"Yapmayın! Yapmayın! Nolur yapmayın" böyle bağırarak uyandım rüyamdan. Düzeltiyorum; kabusumdan. Gördüğüm kabusta Dize vardı. Dize'yi gözümün önünde çarmıha geriyorlardı. Ah! Aklıma takıldı işte. Dize'nin sert ve ciddi kişiliğinin ardında bu kadar şey yaşaması yatıyordu. Çok üzülüyordum. Öbür kızlar gibi eğlenememiş. Eğlenemeyince eğlenmeyi de istememiş ve eğlenmekten de nefret etmiş. Hep o piçler yüzünden! Kim bilir kaç kez intihara kalkışmıştır. Düşünmesi bile....korkunç! Annesi doğduğu gün ölmüş. Bu, Dize'de 'annem benim yüzümden öldü.' Algısının oluşmasına sebep olmuş. Belki...annesinin doğumuna giren doktor onlardan biriyse...of! Ama ben asla Dize'nin yanından, ona destek olmaktan vazgeçmeyecektim.
•
"Günaydın oğlum."
"Günaydın anne." Kahvaltıya geçmiştik. Hâlâ aklımda gördüğüm kâbus vardı. Allah'ım sen koru. Dize'ye bir şey olmasın. Gerçi ben varım. Yani ben olmasamda bir sürü korumaları var...
•
"Oğluşum. Dün ki kız hakkında bilgi istiyorum. Dökül bakalım."
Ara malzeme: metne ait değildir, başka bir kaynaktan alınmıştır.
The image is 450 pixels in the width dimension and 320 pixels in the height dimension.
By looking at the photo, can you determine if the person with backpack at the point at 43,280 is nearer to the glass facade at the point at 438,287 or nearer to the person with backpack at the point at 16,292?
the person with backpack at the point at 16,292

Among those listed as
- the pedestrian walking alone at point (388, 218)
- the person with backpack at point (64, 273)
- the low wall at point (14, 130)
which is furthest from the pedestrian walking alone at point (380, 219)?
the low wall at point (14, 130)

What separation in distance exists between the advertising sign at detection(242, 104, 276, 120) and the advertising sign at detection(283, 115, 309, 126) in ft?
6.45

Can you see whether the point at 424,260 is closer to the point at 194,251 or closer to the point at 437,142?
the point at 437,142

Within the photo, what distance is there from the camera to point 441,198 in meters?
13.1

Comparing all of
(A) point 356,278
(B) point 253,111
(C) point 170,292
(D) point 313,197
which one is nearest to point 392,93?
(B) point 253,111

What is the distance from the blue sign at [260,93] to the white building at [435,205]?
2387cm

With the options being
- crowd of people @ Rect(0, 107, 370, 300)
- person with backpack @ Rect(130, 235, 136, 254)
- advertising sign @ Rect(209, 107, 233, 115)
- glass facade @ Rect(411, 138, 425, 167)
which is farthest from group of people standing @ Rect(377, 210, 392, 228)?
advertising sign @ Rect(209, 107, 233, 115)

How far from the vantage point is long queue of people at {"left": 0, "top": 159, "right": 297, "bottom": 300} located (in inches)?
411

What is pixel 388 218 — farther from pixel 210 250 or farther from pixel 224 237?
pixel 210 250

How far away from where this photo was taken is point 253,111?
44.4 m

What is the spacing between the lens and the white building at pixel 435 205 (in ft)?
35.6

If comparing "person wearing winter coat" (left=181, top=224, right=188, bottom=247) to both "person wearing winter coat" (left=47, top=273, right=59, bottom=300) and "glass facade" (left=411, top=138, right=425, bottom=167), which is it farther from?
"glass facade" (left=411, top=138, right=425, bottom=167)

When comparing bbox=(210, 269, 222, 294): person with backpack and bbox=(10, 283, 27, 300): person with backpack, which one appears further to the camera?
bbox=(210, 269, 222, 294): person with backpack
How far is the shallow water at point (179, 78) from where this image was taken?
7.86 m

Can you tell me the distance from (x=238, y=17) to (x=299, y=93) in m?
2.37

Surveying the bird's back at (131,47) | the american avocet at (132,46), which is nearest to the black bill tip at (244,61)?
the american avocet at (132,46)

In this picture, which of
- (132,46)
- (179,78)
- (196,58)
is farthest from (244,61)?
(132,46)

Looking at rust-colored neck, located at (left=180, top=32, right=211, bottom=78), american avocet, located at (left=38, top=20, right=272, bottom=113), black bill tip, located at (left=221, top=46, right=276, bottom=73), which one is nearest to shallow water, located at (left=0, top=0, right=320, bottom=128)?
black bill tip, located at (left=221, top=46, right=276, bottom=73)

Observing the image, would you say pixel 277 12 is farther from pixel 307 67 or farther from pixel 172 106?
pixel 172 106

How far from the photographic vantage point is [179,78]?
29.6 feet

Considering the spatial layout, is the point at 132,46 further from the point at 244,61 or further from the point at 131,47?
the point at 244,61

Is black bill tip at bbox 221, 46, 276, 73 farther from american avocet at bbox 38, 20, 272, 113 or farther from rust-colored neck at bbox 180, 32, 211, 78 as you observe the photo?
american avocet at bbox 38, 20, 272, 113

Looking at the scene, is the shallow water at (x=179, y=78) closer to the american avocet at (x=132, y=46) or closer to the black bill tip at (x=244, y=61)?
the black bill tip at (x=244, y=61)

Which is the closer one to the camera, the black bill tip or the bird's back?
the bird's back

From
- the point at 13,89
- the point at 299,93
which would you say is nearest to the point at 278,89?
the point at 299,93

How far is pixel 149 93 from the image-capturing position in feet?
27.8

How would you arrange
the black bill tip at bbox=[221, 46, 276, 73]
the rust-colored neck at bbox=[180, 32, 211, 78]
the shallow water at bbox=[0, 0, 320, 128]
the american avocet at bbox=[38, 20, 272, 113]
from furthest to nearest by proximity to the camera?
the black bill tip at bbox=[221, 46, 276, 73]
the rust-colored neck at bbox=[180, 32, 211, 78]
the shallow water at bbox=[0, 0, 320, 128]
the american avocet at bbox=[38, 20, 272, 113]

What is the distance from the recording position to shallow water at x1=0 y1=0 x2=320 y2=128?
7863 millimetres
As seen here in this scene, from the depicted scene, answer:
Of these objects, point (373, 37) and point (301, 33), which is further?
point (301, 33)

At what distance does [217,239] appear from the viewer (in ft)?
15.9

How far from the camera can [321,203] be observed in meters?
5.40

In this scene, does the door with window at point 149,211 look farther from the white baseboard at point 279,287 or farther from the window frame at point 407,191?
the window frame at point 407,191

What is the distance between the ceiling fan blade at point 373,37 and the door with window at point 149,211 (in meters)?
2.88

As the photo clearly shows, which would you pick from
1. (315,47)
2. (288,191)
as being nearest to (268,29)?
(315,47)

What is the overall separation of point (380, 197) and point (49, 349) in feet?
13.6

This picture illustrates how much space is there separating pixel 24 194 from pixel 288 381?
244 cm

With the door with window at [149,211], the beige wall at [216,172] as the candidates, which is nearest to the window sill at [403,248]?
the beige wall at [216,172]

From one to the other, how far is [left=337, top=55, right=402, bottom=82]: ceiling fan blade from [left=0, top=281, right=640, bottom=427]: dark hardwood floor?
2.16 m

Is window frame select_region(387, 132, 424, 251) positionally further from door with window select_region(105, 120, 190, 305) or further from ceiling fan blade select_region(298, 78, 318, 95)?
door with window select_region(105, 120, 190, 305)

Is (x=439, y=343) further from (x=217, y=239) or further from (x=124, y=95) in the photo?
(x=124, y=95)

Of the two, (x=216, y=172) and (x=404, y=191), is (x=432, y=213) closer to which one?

"Ne gibi anne?" Ah..annemle uğraşamazdım bide ya...
"Kız nereli? Mesela."
"Bilmiyorum."
"Nerede yaşıyor?"
"İlerkimizde ki villa da."
"O kocaman evde o mu yaşıyormuş! Vay. Zenginler o zaman."
"Çok."
"Annesiyle falan tanıştın mı?" Bu sözü karşısında zor yutkundum. Anlatsa mıydım?
"Ben gidiyorum."
"Nereye? Sorumun cevabını almadım?"
"Dize'nin yanına."
"Tamam oğluşkom." Dize'nin yanına diyince hemen yumuşadın tabii Tülin Sultan.
•
Dize'nin evine doğru yürümeye başladım. Çok mu hızlı gidiyordum? Daha yeni yeni arkadaştık. Çok ta samimi değildik. Ama vazgeçmek için çok geçti. Evinin önüne gelmiştim bile. Kapılarının zilini çaldım. Hizmetçi biri açtı.
"Kime bakmıştınız?"
"Ben Dize'nin arkadaşıyım." O sırada Burcu geldi.
"Oo merhaba. Buyur." Dedi ve beni içeri davet etti.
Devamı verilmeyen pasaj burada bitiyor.